**PROBLEM REQUIREMENTS**
Copy out all the records exactly.

**INPUT DATA**

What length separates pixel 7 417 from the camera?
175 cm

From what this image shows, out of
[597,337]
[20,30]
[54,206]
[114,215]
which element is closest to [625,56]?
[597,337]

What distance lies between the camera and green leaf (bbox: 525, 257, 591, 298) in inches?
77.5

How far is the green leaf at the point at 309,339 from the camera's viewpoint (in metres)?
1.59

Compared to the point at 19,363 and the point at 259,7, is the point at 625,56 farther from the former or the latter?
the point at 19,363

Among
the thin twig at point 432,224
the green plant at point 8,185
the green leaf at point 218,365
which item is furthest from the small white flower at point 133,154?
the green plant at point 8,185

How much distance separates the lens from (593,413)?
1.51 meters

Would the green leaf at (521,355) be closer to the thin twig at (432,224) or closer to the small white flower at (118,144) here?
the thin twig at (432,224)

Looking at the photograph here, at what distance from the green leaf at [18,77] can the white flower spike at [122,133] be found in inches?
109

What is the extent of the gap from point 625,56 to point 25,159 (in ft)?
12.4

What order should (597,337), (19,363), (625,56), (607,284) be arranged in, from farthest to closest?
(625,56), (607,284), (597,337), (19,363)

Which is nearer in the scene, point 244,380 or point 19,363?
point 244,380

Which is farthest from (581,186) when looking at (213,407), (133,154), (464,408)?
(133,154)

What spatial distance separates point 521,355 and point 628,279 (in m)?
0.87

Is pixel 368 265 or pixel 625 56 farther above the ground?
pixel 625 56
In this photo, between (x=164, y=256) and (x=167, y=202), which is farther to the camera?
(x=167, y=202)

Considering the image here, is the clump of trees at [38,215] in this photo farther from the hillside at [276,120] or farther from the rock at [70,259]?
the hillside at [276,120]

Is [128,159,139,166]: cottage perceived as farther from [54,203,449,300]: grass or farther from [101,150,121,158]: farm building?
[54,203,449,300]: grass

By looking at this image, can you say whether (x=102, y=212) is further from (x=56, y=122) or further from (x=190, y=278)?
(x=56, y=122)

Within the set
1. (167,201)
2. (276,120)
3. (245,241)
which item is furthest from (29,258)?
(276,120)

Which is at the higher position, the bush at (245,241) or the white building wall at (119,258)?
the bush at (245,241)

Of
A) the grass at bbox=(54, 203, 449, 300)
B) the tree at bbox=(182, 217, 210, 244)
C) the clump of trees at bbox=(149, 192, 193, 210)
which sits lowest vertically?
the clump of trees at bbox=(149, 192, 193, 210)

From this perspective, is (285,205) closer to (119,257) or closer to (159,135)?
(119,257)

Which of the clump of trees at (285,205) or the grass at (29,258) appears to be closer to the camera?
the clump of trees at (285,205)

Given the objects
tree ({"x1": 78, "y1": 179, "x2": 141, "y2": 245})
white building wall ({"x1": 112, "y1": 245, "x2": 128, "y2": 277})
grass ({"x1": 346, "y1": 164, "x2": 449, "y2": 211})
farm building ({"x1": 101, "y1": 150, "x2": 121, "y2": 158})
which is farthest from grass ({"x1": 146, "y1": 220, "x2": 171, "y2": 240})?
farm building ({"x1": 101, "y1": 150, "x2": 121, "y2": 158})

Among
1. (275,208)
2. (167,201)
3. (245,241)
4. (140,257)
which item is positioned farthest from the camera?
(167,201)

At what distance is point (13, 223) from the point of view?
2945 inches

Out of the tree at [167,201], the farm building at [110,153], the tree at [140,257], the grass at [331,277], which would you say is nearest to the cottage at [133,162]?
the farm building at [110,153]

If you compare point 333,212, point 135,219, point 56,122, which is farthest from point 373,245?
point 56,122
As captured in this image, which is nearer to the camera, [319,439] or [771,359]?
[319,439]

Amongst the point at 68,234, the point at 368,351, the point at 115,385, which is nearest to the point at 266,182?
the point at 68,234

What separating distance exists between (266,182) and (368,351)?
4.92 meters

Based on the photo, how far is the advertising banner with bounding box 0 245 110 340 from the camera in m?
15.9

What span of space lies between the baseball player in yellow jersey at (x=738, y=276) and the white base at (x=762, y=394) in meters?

**SOLUTION FOR THIS EXERCISE**
What length separates pixel 7 417 from the camera?
175 cm

From what this image shows, out of
[597,337]
[20,30]
[54,206]
[114,215]
which element is closest to [625,56]?
[597,337]

What distance lies between the camera and green leaf (bbox: 525, 257, 591, 298) in inches?
77.5

How far is the green leaf at the point at 309,339 from the camera's viewpoint (in metres)?
1.59

Compared to the point at 19,363 and the point at 259,7, is the point at 625,56 farther from the former or the latter?
the point at 19,363

Among
the thin twig at point 432,224
the green plant at point 8,185
the green leaf at point 218,365
which item is furthest from the small white flower at point 133,154?
the green plant at point 8,185

How much distance separates the lens from (593,413)?
1.51 meters

Would the green leaf at (521,355) be closer to the thin twig at (432,224) or closer to the small white flower at (118,144) here?
the thin twig at (432,224)

Looking at the photograph here, at what distance from the green leaf at [18,77] can the white flower spike at [122,133] be found in inches?
109

What is the extent of the gap from point 625,56 to point 25,159 (in ft)?
12.4

What order should (597,337), (19,363), (625,56), (607,284) be arranged in, from farthest to closest?
(625,56), (607,284), (597,337), (19,363)

Which is nearer in the scene, point 244,380 or point 19,363?
point 244,380

Which is farthest from (581,186) when looking at (213,407), (133,154), (464,408)?
(133,154)

What spatial distance separates point 521,355 and point 628,279 (in m)?
0.87

Is pixel 368 265 or pixel 625 56 farther above the ground?
pixel 625 56
In this photo, between (x=164, y=256) and (x=167, y=202), which is farther to the camera?
(x=167, y=202)

Considering the image here, is the clump of trees at [38,215] in this photo farther from the hillside at [276,120] or farther from the rock at [70,259]?
the hillside at [276,120]

Is [128,159,139,166]: cottage perceived as farther from [54,203,449,300]: grass or farther from [101,150,121,158]: farm building?
[54,203,449,300]: grass

By looking at this image, can you say whether (x=102, y=212) is further from (x=56, y=122) or further from (x=190, y=278)?
(x=56, y=122)

Within the set
1. (167,201)
2. (276,120)
3. (245,241)
which item is furthest from (29,258)?
(276,120)

Which is at the higher position, the bush at (245,241) or the white building wall at (119,258)?
the bush at (245,241)

Of
A) the grass at bbox=(54, 203, 449, 300)
B) the tree at bbox=(182, 217, 210, 244)
C) the clump of trees at bbox=(149, 192, 193, 210)
which sits lowest vertically?
the clump of trees at bbox=(149, 192, 193, 210)

From this perspective, is (285,205) closer to (119,257) or closer to (159,135)?
(119,257)

Which of the clump of trees at (285,205) or the grass at (29,258) appears to be closer to the camera?
the clump of trees at (285,205)

Given the objects
tree ({"x1": 78, "y1": 179, "x2": 141, "y2": 245})
white building wall ({"x1": 112, "y1": 245, "x2": 128, "y2": 277})
grass ({"x1": 346, "y1": 164, "x2": 449, "y2": 211})
farm building ({"x1": 101, "y1": 150, "x2": 121, "y2": 158})
which is farthest from grass ({"x1": 146, "y1": 220, "x2": 171, "y2": 240})?
farm building ({"x1": 101, "y1": 150, "x2": 121, "y2": 158})

Among
1. (275,208)
2. (167,201)
3. (245,241)
4. (140,257)
which item is positioned farthest from the camera?
(167,201)

At what distance is point (13, 223) from the point of view?
2945 inches

Out of the tree at [167,201], the farm building at [110,153], the tree at [140,257], the grass at [331,277], which would you say is nearest to the cottage at [133,162]?
the farm building at [110,153]

If you compare point 333,212, point 135,219, point 56,122, which is farthest from point 373,245?
point 56,122
As captured in this image, which is nearer to the camera, [319,439] or [771,359]?
[319,439]

Amongst the point at 68,234, the point at 368,351, the point at 115,385, which is nearest to the point at 266,182?
the point at 68,234

What separating distance exists between (266,182) and (368,351)?
4.92 meters

Based on the photo, how far is the advertising banner with bounding box 0 245 110 340 from the camera in m?
15.9

What span of space lies between the baseball player in yellow jersey at (x=738, y=276) and the white base at (x=762, y=394) in meters?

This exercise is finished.